Directions for this task >>
Could you update the part of the data that opens with the line containing "How would you place" and closes with the line containing "2. (1) the locomotive cab at (51,52)" by swapping "sequence" for "order" and leaving every other character untouched?

────────────────

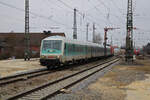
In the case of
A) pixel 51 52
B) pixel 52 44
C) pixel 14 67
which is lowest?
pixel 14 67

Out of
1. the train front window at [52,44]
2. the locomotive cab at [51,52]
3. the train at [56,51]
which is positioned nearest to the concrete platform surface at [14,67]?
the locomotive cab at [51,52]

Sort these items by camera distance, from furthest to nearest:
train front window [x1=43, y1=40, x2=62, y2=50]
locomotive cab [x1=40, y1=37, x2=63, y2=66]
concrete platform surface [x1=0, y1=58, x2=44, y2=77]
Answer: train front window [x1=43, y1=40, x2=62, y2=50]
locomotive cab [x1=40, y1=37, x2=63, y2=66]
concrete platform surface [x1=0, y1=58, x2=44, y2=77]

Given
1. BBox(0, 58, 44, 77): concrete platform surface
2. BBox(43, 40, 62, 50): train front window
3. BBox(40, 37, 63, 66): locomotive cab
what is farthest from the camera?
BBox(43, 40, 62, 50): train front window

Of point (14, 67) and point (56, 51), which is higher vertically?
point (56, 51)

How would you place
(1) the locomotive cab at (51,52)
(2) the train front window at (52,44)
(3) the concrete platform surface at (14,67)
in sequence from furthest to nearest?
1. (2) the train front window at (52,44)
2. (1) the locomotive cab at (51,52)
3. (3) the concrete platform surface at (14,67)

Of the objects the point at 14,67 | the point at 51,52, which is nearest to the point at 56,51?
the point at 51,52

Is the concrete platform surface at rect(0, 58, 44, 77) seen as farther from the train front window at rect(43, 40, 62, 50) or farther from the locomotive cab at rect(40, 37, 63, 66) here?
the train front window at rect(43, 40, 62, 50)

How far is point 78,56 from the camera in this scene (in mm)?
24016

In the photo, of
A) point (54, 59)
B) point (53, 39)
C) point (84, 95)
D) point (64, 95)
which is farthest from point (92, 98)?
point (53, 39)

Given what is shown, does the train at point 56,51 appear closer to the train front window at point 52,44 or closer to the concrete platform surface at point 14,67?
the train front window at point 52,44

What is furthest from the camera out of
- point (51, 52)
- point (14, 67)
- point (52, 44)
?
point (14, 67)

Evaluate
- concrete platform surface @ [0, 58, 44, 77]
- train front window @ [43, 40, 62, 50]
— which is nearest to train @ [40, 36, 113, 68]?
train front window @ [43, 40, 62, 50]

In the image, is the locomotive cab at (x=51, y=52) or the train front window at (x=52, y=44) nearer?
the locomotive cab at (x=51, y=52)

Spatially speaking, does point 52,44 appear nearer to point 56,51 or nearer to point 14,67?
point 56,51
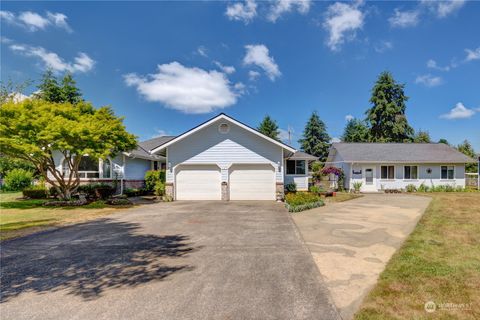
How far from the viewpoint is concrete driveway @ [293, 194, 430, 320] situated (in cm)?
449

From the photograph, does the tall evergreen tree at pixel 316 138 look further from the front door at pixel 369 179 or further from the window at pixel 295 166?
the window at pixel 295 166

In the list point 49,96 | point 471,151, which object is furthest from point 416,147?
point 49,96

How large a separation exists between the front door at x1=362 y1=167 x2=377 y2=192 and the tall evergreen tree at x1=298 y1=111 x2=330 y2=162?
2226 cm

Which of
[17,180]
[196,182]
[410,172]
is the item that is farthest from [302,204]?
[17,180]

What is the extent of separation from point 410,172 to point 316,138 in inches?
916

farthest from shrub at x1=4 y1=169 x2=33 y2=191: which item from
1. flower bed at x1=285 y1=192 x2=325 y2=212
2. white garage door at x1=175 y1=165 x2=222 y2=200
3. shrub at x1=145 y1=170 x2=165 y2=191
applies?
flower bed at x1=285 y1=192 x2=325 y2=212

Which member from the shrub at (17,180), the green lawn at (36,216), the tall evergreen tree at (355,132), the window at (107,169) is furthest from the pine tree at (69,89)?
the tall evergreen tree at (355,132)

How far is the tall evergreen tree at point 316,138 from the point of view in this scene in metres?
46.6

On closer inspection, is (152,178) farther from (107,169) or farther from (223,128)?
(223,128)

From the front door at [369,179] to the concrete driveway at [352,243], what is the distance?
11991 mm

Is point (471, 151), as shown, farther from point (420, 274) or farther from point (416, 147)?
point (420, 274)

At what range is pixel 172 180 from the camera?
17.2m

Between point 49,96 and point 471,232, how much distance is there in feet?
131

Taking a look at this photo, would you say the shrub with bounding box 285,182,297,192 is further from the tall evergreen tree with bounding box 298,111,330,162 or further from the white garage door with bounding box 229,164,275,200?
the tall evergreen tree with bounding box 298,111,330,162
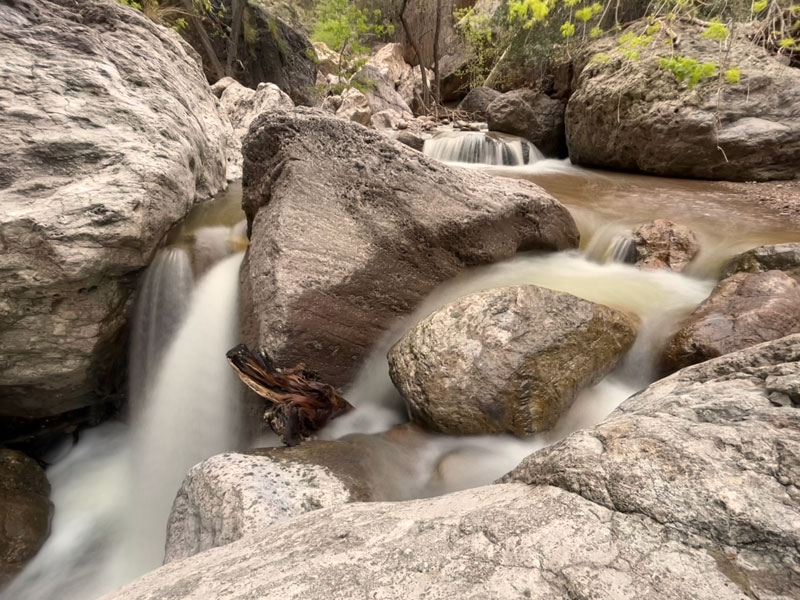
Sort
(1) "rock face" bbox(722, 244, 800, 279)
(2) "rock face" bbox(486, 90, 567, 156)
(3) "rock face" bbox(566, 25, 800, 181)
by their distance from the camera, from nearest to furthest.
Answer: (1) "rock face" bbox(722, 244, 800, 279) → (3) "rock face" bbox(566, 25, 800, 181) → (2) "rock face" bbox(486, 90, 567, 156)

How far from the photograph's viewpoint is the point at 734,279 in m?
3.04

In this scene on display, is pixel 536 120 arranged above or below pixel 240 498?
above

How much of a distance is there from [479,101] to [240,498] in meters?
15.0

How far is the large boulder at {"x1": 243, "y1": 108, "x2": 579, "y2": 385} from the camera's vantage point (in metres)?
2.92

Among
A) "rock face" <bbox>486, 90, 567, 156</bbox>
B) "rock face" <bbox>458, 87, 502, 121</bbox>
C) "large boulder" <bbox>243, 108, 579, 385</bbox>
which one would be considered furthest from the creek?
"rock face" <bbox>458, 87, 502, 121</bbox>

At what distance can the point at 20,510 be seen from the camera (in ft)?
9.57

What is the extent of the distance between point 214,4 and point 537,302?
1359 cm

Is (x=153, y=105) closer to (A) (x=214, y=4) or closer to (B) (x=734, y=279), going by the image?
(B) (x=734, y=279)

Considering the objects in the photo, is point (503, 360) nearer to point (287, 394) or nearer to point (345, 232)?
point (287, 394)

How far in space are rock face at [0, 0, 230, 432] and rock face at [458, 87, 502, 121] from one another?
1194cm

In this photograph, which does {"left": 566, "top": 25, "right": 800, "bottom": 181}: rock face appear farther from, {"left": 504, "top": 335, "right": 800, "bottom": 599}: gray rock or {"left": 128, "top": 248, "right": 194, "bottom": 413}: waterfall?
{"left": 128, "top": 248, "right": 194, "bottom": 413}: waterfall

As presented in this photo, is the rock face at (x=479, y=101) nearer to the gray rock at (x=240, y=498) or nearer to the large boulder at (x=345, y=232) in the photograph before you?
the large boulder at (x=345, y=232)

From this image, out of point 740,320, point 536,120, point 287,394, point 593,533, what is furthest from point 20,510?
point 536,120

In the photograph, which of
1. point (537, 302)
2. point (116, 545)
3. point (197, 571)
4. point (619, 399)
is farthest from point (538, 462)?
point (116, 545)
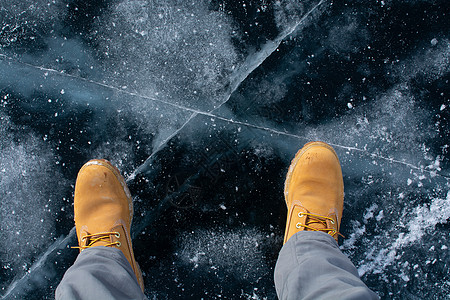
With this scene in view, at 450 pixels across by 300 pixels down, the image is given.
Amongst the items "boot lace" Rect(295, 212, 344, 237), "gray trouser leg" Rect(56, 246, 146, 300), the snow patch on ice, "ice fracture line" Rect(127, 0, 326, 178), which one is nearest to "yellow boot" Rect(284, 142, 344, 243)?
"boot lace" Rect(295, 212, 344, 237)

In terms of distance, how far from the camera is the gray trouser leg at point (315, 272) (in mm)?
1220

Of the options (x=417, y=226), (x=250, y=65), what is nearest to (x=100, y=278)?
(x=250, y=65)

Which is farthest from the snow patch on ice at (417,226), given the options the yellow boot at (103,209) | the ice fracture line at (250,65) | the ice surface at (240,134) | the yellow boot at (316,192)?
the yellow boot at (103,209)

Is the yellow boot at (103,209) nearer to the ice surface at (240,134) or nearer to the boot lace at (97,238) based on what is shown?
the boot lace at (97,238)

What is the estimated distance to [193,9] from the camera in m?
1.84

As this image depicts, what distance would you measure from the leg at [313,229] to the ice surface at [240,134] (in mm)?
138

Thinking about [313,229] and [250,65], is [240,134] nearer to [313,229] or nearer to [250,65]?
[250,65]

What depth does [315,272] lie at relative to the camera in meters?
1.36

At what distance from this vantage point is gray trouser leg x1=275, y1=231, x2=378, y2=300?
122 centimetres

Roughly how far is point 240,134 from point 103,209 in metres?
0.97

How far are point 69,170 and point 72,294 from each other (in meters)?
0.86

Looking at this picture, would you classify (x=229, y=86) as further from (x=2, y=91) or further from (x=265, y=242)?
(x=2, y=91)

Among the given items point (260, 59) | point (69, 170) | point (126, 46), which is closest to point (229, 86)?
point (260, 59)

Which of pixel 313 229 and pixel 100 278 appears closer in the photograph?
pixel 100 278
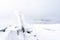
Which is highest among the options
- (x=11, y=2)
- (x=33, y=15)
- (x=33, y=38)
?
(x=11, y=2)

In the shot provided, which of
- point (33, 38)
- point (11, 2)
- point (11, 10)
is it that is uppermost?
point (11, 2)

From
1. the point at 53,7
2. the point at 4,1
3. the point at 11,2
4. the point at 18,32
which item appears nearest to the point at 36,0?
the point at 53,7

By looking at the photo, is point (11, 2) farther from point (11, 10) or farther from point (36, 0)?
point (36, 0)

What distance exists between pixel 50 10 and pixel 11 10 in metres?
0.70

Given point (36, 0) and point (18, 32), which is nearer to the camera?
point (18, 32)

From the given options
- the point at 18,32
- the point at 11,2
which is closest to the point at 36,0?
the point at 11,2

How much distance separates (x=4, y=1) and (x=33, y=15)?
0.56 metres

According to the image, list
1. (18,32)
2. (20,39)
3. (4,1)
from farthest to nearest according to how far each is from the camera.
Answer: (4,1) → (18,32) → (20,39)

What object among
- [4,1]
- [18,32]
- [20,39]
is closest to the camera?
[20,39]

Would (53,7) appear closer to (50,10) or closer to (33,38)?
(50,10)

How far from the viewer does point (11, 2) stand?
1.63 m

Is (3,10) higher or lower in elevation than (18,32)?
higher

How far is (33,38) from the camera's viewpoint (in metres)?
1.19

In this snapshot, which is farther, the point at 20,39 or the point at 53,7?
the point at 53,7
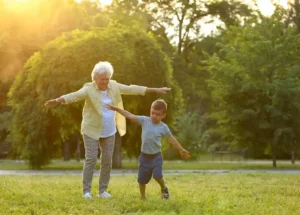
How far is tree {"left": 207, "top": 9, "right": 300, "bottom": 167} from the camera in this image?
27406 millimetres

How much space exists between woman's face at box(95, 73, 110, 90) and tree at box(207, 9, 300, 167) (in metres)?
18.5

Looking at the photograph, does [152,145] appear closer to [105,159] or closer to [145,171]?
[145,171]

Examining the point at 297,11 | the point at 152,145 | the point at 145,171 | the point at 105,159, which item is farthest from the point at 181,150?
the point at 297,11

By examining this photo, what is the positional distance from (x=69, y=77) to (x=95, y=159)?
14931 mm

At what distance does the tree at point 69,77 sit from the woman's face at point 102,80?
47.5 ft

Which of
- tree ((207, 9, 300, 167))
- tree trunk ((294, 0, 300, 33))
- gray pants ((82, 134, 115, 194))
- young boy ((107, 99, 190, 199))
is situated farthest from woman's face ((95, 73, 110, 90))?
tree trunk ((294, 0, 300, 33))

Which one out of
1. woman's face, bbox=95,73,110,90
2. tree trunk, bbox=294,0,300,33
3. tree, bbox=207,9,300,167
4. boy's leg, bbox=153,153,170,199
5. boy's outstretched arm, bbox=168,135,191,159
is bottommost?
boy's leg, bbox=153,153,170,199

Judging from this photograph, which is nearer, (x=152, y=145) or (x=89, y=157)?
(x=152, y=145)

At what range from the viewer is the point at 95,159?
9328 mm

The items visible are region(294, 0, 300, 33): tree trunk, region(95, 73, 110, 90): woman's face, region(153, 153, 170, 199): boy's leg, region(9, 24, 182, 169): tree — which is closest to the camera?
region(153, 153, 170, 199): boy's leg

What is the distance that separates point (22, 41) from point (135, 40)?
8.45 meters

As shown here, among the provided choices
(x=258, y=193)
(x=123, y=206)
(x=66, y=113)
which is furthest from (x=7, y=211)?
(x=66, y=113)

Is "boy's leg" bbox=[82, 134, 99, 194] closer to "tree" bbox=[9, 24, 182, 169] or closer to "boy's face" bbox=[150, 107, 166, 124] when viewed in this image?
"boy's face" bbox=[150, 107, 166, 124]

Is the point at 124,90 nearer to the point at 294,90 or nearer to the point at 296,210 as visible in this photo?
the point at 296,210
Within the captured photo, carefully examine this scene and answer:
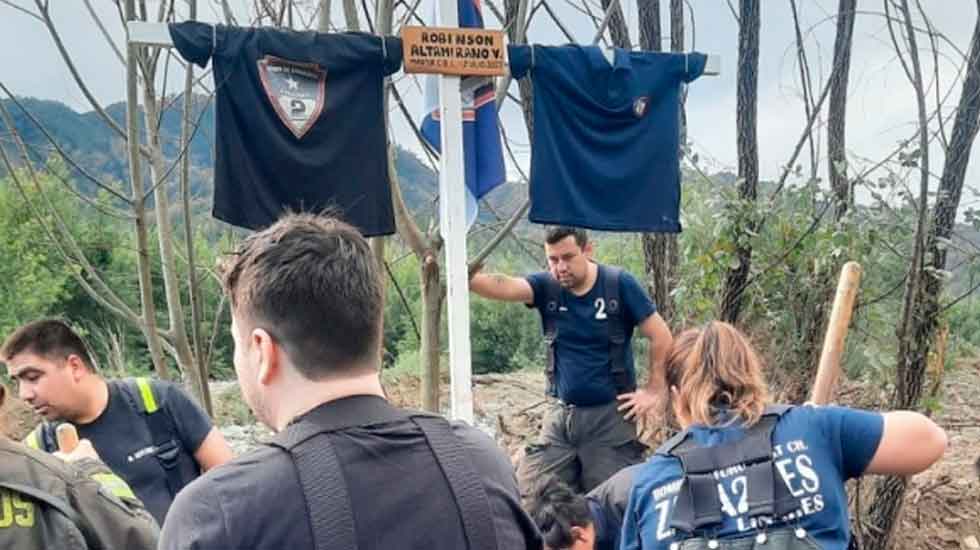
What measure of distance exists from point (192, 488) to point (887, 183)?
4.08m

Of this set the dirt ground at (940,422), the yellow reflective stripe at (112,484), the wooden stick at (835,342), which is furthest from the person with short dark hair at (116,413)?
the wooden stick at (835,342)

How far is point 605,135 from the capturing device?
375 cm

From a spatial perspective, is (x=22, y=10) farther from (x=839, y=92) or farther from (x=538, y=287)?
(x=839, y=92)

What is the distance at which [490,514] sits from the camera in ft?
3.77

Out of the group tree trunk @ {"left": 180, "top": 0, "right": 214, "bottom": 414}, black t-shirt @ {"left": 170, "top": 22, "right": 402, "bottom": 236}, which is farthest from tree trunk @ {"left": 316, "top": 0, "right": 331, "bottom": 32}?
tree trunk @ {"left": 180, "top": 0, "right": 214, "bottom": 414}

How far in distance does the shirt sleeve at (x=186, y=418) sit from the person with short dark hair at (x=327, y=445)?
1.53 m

────────────────

Correct output >>
How would you place
(1) the locomotive cab at (51,52)
(2) the train front window at (52,44)
(3) the concrete platform surface at (14,67)
in order from furthest to nearest?
1. (2) the train front window at (52,44)
2. (1) the locomotive cab at (51,52)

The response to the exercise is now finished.